How Far We've Come: Twenty Year of Breast Cancer Treatment.

Valsartran (Diovan) cancer recall: what should you do if you are taking it?

A reader recently asked,

"I just read your article on carcinogens and I think I already know the answer to this question, but it’s scary territory so I am asking. My husband has been taking Valsartran for over a year and his prescription was among those just recalled by the FDA for probable carcinogens. I’ve had a few suggest that he should see an oncologist to be tested. Is this good advice? I know being sure never hurts, but being paranoid can."

Valsartran (brand name Diovan) is a heart and blood pressure drug that was recently recalled by the US Food and Drug Administration (FDA) because it was found to contain NMDA, a carcinogen.  What should you do if you are taking Valsartran? 

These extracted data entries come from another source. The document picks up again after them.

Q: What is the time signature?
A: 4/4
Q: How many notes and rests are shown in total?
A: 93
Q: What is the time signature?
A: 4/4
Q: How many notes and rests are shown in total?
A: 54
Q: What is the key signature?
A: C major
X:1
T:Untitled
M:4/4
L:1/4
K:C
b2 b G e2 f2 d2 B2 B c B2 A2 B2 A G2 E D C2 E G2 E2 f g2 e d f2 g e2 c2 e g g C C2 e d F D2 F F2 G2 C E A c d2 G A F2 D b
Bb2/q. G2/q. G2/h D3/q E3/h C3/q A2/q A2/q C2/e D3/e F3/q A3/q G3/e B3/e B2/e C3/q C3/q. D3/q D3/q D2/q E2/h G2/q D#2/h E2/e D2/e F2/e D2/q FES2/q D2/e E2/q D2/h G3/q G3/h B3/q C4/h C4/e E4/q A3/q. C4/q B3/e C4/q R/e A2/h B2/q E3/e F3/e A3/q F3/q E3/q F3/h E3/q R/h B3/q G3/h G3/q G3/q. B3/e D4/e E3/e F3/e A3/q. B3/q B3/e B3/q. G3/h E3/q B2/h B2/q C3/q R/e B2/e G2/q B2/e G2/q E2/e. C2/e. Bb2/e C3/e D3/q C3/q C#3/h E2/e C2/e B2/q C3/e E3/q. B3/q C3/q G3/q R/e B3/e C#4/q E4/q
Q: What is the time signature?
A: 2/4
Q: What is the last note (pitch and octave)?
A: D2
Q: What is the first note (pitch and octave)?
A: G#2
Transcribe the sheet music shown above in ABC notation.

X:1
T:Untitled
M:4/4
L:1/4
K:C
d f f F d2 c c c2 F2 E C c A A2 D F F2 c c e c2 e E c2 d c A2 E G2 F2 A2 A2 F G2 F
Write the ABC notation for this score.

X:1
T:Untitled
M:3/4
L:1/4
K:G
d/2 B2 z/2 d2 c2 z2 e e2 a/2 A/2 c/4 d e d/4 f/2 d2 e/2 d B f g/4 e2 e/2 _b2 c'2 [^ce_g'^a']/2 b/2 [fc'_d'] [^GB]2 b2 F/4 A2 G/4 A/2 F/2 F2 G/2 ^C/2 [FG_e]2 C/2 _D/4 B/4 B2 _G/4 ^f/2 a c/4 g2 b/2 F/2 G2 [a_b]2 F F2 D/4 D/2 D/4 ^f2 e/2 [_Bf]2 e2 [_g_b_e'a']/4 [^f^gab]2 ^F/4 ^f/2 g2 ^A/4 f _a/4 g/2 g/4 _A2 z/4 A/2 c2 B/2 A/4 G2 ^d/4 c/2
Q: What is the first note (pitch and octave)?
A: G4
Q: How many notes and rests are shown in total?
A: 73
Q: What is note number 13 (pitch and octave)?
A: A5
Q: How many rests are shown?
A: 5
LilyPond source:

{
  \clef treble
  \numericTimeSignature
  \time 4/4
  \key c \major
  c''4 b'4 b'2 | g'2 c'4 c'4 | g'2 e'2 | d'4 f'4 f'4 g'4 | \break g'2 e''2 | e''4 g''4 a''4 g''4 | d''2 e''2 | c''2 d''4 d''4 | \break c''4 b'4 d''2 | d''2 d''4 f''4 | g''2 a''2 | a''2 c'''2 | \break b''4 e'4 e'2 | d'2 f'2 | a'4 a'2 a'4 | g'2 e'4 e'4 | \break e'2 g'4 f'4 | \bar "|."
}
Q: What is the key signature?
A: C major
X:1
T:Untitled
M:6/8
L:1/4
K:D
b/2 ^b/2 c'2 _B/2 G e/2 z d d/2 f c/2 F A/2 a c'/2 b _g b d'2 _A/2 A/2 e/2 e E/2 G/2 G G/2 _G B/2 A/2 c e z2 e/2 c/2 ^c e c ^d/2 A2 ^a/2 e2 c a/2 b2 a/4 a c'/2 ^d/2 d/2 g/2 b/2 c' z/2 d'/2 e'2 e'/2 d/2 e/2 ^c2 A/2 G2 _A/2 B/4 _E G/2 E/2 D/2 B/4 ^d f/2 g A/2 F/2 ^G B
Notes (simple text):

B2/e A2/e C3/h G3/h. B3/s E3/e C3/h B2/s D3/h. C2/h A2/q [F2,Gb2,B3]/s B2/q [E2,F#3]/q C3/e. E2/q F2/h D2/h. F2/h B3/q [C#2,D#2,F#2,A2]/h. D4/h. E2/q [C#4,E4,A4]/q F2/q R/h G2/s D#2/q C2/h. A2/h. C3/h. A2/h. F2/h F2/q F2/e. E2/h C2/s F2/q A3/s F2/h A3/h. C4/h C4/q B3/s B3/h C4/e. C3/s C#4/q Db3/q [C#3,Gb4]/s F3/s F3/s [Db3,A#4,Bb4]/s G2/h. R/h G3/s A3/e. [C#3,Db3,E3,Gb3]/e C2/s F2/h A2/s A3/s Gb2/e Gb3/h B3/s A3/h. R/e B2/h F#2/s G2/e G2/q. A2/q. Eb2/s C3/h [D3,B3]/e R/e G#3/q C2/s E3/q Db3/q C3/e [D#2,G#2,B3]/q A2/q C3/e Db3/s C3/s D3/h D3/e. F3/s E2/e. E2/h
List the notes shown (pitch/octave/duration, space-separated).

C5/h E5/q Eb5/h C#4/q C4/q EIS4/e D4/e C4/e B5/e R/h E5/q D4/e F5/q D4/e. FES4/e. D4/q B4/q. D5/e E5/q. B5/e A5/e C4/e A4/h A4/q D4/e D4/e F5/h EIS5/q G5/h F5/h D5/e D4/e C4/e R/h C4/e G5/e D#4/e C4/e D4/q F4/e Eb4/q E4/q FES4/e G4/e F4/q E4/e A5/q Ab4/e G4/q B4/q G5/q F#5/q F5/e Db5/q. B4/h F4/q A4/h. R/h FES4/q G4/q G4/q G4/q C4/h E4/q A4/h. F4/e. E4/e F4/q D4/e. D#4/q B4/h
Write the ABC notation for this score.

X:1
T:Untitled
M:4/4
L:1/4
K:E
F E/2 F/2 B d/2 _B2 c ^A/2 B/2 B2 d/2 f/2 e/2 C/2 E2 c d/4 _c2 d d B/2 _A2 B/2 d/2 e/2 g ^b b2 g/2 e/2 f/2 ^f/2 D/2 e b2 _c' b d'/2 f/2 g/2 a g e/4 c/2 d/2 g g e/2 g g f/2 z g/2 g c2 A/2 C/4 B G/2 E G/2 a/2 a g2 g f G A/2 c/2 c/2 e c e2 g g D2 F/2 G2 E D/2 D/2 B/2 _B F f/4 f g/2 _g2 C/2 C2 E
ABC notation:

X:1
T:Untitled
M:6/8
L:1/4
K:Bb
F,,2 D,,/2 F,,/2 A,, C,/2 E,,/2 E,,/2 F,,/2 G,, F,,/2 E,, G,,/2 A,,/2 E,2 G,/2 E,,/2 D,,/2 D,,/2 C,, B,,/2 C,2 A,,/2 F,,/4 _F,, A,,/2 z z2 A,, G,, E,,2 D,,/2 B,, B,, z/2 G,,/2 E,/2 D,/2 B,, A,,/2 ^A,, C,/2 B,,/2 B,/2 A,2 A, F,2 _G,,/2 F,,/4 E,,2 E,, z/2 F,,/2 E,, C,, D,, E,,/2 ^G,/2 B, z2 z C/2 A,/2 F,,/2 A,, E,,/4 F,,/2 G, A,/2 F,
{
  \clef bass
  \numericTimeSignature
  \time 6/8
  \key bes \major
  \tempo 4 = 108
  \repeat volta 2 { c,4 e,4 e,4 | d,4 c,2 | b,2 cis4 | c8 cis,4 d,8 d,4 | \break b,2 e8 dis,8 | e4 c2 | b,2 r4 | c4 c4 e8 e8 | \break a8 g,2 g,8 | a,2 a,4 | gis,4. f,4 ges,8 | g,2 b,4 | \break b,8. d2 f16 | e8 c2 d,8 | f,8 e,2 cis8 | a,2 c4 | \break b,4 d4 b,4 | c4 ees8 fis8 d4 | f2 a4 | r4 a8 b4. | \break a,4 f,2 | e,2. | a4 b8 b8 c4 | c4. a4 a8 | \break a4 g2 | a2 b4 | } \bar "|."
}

DON'T PANIC!  The Valsartran does not cause cancer, it's a very good drug and if you are taking it, you probably need it. The impurity that night be in the pills doesn't cause cancer but it might increase the chances of cancer over time. You will waste your time if you see an oncologist;

Valsartran was recalled by the FDA because some preparations of this drug were found to contain an impurity, NDMA , which is considered a "probable carcinogen" since it increased cancer in laboratory rats.  The NMDA was the result of some new manufacturing methods used by only a few companies that made the pills. NMDA was found in the pills from three companies, and these were the ones that were recalled: Major Pharmaceuticals, Solo Healthcare, and Teva Pharmaceuticals. The rest were tested and found to be safe.

If you are taking Diovan, DON'T STOP TAKING IT! It could be dangerous for your heart or blood pressure if you stop, and it won't hurt you to take it for a few more days to sort this out. Instead, talk to the pharmacy that supplied the drug and find out if it was from a recalled batch; the pharmacy should be able to find a safe batch. If you need to stop the drug because you can't get a safe preparation, get in touch with your doctor--call the office, talk to the nurse if you can't reach the doctor.  The doc can put you on another medication that has the desired medical effects for your system.

Don't see an oncologist. There is nothing this specialist can do there is no general test to find cancer.  This might be a good excuse, however, for you and your spouse to think about getting up to date on the recommended cancer screening tests, such as prostate exam, colonoscopy, pap smear and mammogram.